To discuss the term Location-Based Marketing it is necessary to fully understand it’s two components: ‘location-based’ and ‘marketing’. ‘Location-based’ part refers of course to Location-Based Services which I’ve extensively described in the previous chapter. So let us concentrate on the term ‘marketing’ itself.
Marketing was defined by Philip Kotler (marketing academics guru) as “the process by which companies create value for customers and build strong customer relationships in order to capture value from customers in return” in other words it is a process through which goods and services move from concept to the customer. Following Kotler marketing process includes several steps:
- market analysis,
- designing a marketing strategy,
- choosing so-called marketing mix,
- managing customer relationship,
- implementation and control.
It is crucial to differentiate between marketing and advertising.

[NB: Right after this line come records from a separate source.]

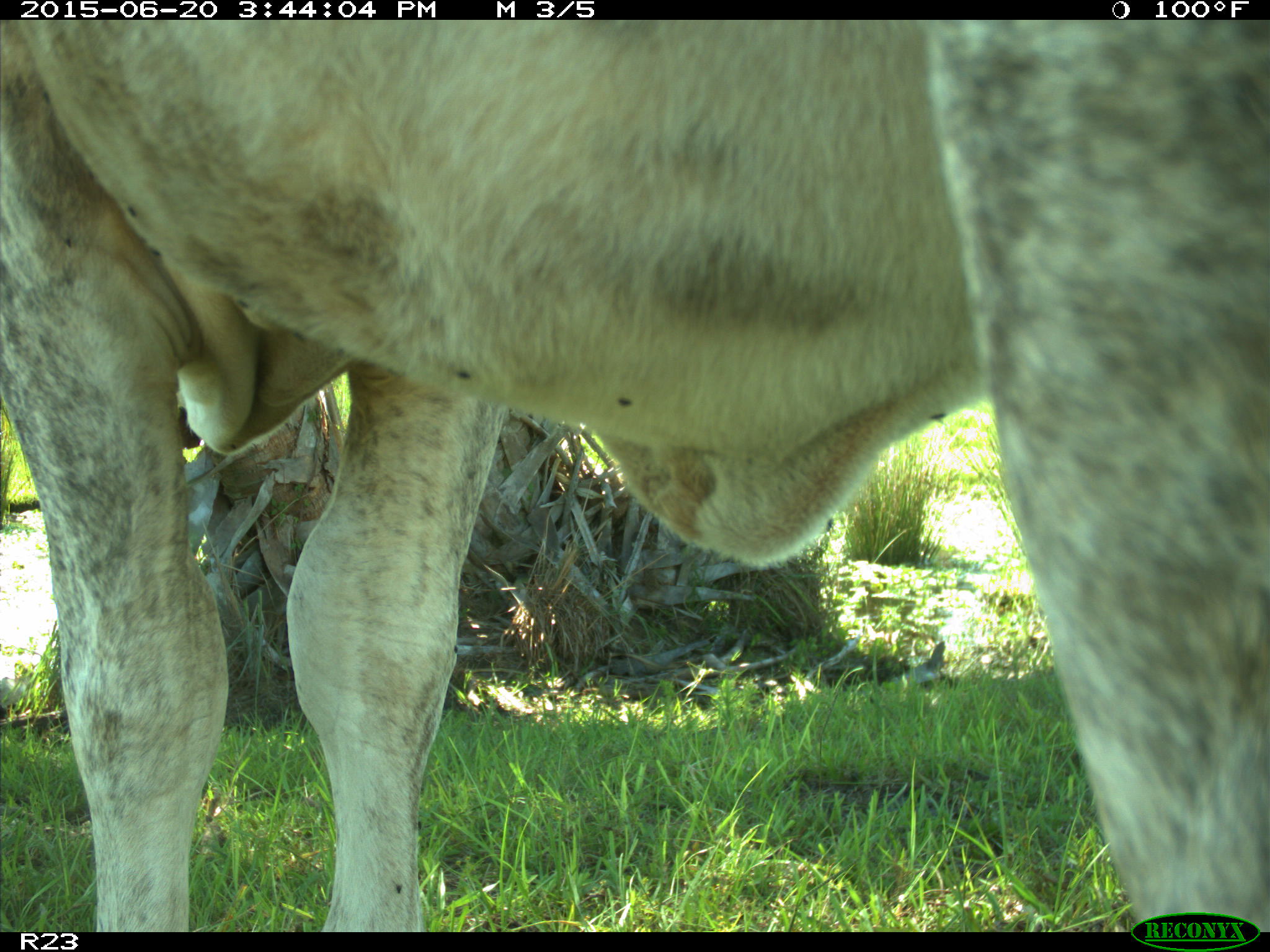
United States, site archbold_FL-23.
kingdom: Animalia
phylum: Chordata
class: Mammalia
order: Artiodactyla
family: Bovidae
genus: Bos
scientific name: Bos taurus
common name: domestic cow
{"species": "Bos taurus (domestic cow)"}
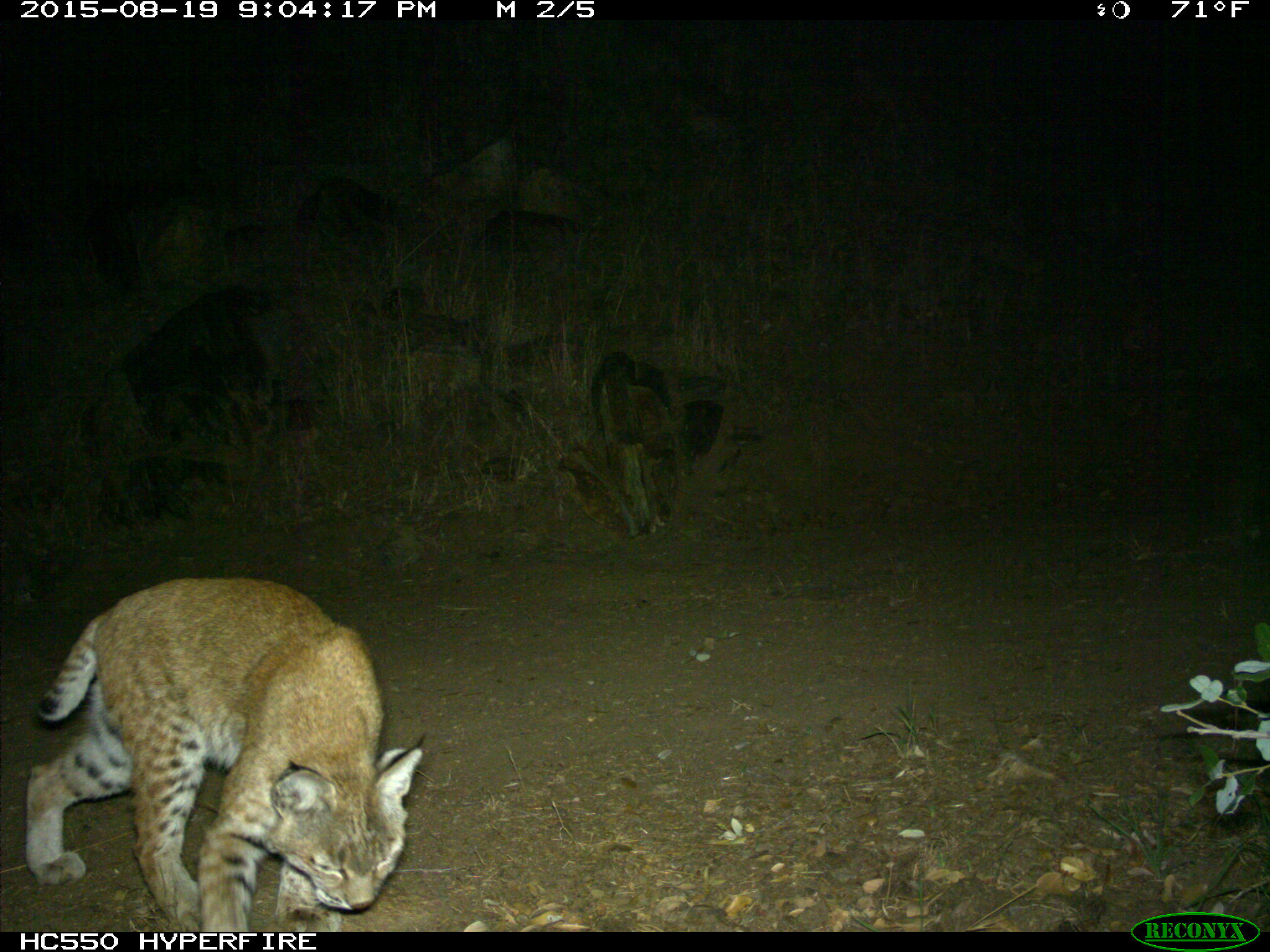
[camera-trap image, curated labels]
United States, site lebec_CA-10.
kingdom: Animalia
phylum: Chordata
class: Mammalia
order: Carnivora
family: Felidae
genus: Lynx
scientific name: Lynx rufus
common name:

While marketing is the overall process, advertising is linked only with promotion of product or service through various communication channels intended to inform or persuade members of a particular audience. Advertising is a part of marketing mix within the marketing process.
Marketing mix however can be described as a set of tools by which marketers can influence the market. The first marketing mix concept described back in 60s is known as the ‘Four Ps’: product, price, place and promotion. There were many variations including 7 Ps… I even heard about 17 Ps. There are 4 Cs : customer value, cost, convenience, communication, and there are as well 7C… But for purposes of this discussion let’s stay with the traditional 4 Ps…
Mobile Marketing Association defines Location Based Marketing as: “any application, service, or campaign that incorporates the use of geographic location to deliver or enhance marketing message/service”. This definition is limiting LBM to a one-way, enhanced communication channel used by marketers to reach customers based on their geographic location.
This is the case of LBM based on sms or mms model which will be discussed further. The definition is however discounting the value of new LBM channels that are integrating Location-Based Services with social media creating a different possibilities for user interaction. Nowadays LBM allows and encourages users to an interactive, two-way communication. In fact effective location-based marketing strategy not only delivers the marketing message or service to the customer but allows to gather consumer insights. One of the most important functions of marketing is not only to communicate the value of a product or service to the market but as well to monitor and control if the campaign target was met as well as the competitors.
Users of LBS and especially Location Based Social Networks like Facebook Places, Foursquare, Twitter or Flickr produce enormous number of social, spatial and temporal data which analysed might answer critical questions for marketers about the customers: Who? Where? When? Why? Providing this information is crucial for solving marketing intelligence issues: determining market opportunities, market penetration strategies, development metrics, investment risks and many others. Further chapters will discuss the whole range of possibilities provided by Location Based Marketing.
Location-based marketing is not geomarketing!!!
Some people confuse Location-Base Marketing with the concept of geomarketing. Geomarketing is a set of tools and methods based on Geographic Information Systems (GIS) focused mostly on three aspects: analysing spatial customer behavoir, retail location and spatial marketing management. Geomarketing methodology can be used to spatialy analyze and optimize elements of marketing process but it cannot be considered a part of marketing communication channel itself. There it cannot be considered equal to Location-Based Marketing itself.